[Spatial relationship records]
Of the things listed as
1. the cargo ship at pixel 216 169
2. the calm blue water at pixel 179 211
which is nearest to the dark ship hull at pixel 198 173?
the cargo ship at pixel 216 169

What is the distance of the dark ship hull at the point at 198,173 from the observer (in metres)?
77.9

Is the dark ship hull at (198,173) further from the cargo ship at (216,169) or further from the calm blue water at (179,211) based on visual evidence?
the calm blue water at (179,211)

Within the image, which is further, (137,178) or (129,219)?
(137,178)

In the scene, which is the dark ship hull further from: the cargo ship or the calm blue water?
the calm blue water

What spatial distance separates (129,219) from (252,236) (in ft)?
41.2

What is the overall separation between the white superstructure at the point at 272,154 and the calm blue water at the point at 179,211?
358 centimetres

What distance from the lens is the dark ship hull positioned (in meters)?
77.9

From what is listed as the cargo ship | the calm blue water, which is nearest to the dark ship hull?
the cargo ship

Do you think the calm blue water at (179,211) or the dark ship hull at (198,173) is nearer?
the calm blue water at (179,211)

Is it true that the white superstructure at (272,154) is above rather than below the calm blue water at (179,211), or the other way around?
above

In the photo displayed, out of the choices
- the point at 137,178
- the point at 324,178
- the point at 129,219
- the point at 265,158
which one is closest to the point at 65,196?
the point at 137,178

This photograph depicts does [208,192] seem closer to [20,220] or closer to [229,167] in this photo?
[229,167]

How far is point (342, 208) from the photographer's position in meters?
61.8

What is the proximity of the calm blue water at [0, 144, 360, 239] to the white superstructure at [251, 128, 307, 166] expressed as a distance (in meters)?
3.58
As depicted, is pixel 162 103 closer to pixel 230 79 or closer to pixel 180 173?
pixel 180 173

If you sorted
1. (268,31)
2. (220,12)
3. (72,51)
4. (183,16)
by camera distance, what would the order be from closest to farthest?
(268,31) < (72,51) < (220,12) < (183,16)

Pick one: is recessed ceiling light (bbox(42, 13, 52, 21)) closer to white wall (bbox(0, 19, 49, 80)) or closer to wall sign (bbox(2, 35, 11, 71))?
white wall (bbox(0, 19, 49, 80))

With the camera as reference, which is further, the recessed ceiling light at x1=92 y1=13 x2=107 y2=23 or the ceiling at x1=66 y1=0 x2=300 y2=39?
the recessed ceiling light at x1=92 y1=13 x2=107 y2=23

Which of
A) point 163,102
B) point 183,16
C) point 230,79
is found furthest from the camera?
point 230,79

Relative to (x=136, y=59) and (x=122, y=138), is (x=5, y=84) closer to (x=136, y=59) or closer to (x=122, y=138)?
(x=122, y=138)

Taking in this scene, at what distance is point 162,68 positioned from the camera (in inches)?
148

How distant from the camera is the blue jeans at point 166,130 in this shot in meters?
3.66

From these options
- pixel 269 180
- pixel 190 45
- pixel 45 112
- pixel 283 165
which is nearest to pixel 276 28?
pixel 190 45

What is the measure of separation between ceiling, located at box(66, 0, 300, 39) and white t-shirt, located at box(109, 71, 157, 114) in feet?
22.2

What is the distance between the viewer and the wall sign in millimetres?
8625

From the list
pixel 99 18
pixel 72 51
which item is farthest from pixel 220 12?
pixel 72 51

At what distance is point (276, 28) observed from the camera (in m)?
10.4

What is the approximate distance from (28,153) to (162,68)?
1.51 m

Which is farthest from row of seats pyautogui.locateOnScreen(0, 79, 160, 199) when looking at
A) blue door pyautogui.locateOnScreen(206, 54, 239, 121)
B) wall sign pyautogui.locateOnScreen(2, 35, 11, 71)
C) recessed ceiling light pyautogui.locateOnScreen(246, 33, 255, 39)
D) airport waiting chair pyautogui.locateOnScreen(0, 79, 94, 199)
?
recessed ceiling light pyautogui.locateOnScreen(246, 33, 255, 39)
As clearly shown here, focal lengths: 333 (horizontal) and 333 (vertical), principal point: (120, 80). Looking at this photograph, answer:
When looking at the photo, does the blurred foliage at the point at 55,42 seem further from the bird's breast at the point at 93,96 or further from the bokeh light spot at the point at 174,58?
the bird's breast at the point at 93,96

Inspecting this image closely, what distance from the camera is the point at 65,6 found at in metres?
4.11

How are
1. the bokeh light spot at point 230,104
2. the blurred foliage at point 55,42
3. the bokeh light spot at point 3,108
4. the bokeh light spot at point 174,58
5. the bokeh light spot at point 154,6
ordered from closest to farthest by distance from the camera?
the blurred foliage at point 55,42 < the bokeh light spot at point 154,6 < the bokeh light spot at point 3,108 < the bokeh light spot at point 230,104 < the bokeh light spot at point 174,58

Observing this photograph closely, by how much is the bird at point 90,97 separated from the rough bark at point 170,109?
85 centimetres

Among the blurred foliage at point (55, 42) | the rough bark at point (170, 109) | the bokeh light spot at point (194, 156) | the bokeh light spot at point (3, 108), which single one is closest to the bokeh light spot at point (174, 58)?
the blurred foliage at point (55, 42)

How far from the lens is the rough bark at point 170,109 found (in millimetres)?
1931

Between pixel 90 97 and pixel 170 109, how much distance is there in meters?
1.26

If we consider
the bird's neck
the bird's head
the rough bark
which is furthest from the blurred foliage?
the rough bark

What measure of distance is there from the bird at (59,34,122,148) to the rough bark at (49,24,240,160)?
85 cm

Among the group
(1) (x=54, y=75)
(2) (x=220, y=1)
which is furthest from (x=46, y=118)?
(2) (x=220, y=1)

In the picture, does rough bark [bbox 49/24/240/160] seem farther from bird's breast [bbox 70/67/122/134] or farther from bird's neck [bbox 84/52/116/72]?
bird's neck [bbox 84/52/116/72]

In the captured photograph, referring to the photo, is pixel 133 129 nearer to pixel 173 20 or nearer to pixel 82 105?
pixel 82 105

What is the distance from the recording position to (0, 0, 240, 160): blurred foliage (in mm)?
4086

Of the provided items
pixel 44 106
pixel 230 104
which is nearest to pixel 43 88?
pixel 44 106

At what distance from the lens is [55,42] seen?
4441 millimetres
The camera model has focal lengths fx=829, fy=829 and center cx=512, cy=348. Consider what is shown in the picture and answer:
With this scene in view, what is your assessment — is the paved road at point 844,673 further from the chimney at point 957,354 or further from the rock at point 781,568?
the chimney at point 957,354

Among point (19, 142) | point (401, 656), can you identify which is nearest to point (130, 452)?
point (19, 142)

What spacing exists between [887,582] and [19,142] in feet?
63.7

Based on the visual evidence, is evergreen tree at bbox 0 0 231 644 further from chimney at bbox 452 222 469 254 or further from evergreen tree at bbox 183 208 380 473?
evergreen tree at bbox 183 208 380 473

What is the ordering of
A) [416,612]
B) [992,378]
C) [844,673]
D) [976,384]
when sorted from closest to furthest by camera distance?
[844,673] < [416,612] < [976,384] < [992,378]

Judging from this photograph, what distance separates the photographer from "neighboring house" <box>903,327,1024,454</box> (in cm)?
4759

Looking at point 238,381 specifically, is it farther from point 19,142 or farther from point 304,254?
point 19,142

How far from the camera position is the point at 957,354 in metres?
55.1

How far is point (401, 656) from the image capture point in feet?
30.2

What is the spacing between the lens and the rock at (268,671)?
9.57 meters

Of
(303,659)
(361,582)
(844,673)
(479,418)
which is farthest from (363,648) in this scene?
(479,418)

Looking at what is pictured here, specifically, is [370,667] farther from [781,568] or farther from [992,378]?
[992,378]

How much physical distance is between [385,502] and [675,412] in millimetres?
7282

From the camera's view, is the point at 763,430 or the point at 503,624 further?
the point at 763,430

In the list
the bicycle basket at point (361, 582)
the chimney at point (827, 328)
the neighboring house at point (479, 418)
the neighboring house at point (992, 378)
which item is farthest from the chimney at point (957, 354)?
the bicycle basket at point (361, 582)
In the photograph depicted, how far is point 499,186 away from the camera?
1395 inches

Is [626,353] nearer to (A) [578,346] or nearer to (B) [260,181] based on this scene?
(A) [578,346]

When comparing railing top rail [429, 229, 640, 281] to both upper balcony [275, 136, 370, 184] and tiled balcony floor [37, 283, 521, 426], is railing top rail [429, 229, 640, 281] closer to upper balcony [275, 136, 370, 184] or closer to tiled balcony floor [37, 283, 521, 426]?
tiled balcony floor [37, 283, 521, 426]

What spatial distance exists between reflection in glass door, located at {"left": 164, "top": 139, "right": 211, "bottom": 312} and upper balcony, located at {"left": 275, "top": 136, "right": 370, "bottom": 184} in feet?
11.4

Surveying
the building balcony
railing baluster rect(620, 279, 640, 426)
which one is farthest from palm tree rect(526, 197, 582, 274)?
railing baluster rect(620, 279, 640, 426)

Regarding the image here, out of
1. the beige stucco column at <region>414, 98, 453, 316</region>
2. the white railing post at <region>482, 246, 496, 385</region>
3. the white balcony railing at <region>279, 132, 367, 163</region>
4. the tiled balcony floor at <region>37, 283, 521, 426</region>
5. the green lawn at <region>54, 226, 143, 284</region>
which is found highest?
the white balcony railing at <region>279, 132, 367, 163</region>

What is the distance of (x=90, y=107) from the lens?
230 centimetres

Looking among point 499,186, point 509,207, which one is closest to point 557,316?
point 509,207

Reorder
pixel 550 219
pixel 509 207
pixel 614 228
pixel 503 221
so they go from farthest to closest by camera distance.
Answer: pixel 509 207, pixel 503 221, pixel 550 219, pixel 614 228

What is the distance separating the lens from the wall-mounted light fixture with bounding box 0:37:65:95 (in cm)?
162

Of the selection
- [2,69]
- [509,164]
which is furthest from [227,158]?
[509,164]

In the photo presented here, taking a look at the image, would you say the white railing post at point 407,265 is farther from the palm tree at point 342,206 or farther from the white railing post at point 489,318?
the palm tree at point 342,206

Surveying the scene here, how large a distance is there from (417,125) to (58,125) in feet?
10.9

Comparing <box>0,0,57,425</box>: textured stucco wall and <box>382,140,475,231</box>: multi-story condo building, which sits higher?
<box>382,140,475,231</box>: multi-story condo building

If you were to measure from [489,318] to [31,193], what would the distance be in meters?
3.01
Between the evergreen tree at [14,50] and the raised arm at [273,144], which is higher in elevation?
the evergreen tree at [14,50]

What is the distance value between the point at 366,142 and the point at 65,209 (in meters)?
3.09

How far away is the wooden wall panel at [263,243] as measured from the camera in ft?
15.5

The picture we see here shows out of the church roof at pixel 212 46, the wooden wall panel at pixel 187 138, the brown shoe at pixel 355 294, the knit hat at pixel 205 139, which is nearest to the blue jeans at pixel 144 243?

### WRITTEN PROBLEM
Give back the records word for word, starting at the first line and ending with the line that contains "(268,31) < (72,51) < (220,12) < (183,16)", with both of those lines included.

### ANSWER TO THIS EXERCISE
Of the things listed as
1. the cargo ship at pixel 216 169
2. the calm blue water at pixel 179 211
which is nearest to the dark ship hull at pixel 198 173?
the cargo ship at pixel 216 169

What is the distance of the dark ship hull at the point at 198,173 from the observer (in metres)?
77.9

Is the dark ship hull at (198,173) further from the cargo ship at (216,169) or further from the calm blue water at (179,211) based on visual evidence?
the calm blue water at (179,211)

Within the image, which is further, (137,178) or (129,219)?
(137,178)

In the scene, which is the dark ship hull further from: the cargo ship or the calm blue water?
the calm blue water

What spatial distance separates (129,219) from (252,236) (in ft)?
41.2

What is the overall separation between the white superstructure at the point at 272,154 and the calm blue water at the point at 179,211?
358 centimetres

What distance from the lens is the dark ship hull positioned (in meters)?
77.9

From what is listed as the cargo ship | the calm blue water, which is nearest to the dark ship hull?
the cargo ship

Do you think the calm blue water at (179,211) or the dark ship hull at (198,173) is nearer?
the calm blue water at (179,211)

Is it true that the white superstructure at (272,154) is above rather than below the calm blue water at (179,211), or the other way around?
above

In the photo displayed, out of the choices
- the point at 137,178
- the point at 324,178
- the point at 129,219
- the point at 265,158
which one is closest to the point at 65,196?
the point at 137,178

This photograph depicts does [208,192] seem closer to [20,220] or closer to [229,167] in this photo?
[229,167]

How far is point (342, 208) from the photographer's position in meters?
61.8

What is the proximity of the calm blue water at [0, 144, 360, 239] to the white superstructure at [251, 128, 307, 166] expressed as a distance (in meters)?
3.58
As depicted, is pixel 162 103 closer to pixel 230 79 or closer to pixel 180 173?
pixel 180 173

If you sorted
1. (268,31)
2. (220,12)
3. (72,51)
4. (183,16)
by camera distance, what would the order be from closest to farthest?
(268,31) < (72,51) < (220,12) < (183,16)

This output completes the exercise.